**** Text under study ****

Hundreds of wildfires have scorched over 3 million acres in California this year. That’s the most burned land for any year on record in the state, and we’re still only about halfway through the fire season.
Smoke from those fires polluted the air in the Bay Area for 30 straight days in August and September, prompting the Bay Area Air Quality Management District to issue the longest consecutive string of “Spare the Air” alerts in its history, more than doubling the previous record of 14, set during the Camp Fire in November 2018. Within the recent period of smoke inundation came the six worst air quality days in the Bay Area in 20 years.
“Smoke is everywhere,” Wayne Kino, a pollution control officer with the regional air district, told the agency’s board last week. “Smoke generated at the fires, smoke lingering out at the ocean, is coming in. It’s some of the worst air quality we’ve experienced.”
Emergency room doctors at Sutter’s Alta Bates Summit Medical Center in Oakland have begun to see patients sickened by the smoke, reporting a flare-up in asthma and emphysema-related admissions.

**** Extracted information ****

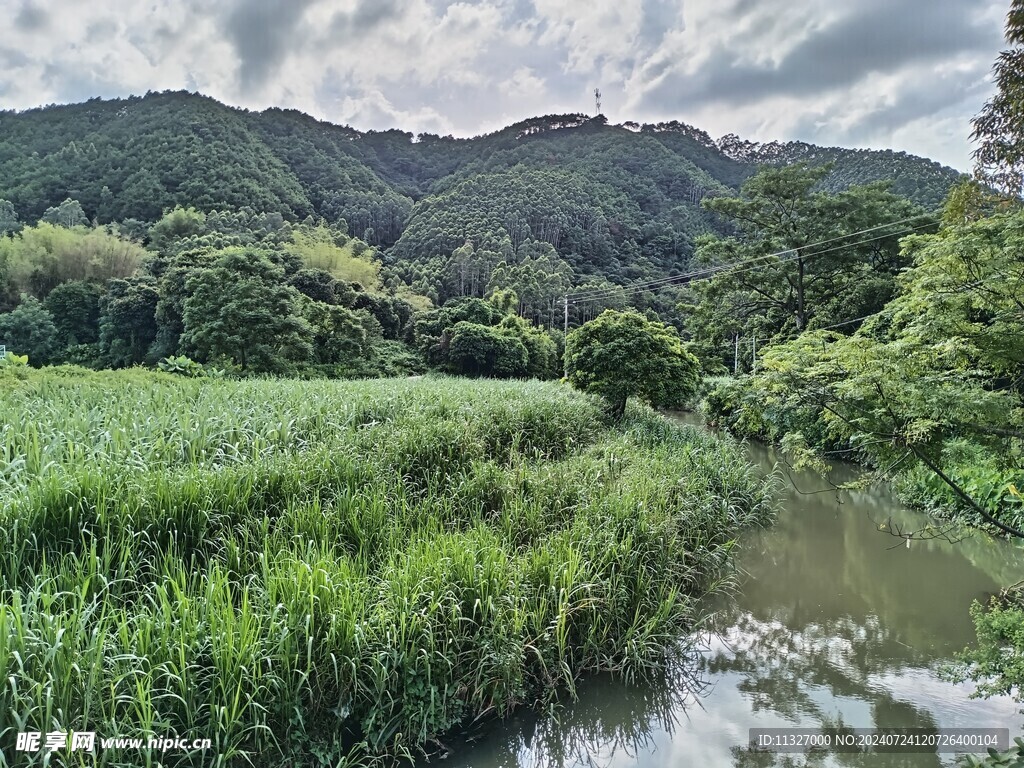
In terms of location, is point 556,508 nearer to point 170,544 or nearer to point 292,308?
point 170,544

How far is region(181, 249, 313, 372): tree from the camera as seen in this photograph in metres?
13.2

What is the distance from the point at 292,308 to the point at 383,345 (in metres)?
7.02

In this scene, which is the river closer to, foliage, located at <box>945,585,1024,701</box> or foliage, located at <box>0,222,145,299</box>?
foliage, located at <box>945,585,1024,701</box>

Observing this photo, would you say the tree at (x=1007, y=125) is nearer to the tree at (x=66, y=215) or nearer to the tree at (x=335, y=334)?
the tree at (x=335, y=334)

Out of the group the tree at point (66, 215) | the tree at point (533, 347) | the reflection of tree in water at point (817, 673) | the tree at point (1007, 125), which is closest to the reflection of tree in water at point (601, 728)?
the reflection of tree in water at point (817, 673)

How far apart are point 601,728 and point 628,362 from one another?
294 inches

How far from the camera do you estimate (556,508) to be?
457cm

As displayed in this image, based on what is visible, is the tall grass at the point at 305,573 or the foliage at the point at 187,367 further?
the foliage at the point at 187,367

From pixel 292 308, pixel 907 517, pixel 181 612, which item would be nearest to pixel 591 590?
pixel 181 612

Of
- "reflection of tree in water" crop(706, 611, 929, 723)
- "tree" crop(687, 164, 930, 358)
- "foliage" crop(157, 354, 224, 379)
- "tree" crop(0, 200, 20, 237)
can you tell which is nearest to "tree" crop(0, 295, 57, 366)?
"foliage" crop(157, 354, 224, 379)

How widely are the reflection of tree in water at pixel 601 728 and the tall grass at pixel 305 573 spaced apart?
0.13 m

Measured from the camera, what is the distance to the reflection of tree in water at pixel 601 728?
245 cm

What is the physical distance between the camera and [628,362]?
31.2 feet

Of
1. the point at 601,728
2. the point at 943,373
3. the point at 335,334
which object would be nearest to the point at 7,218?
the point at 335,334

****

## Task to complete
In the wildfire smoke text, how many consecutive "Spare the Air" alerts made up the previous record? Please answer in a few words.

## Response for this exercise
The previous record was 14 consecutive alerts.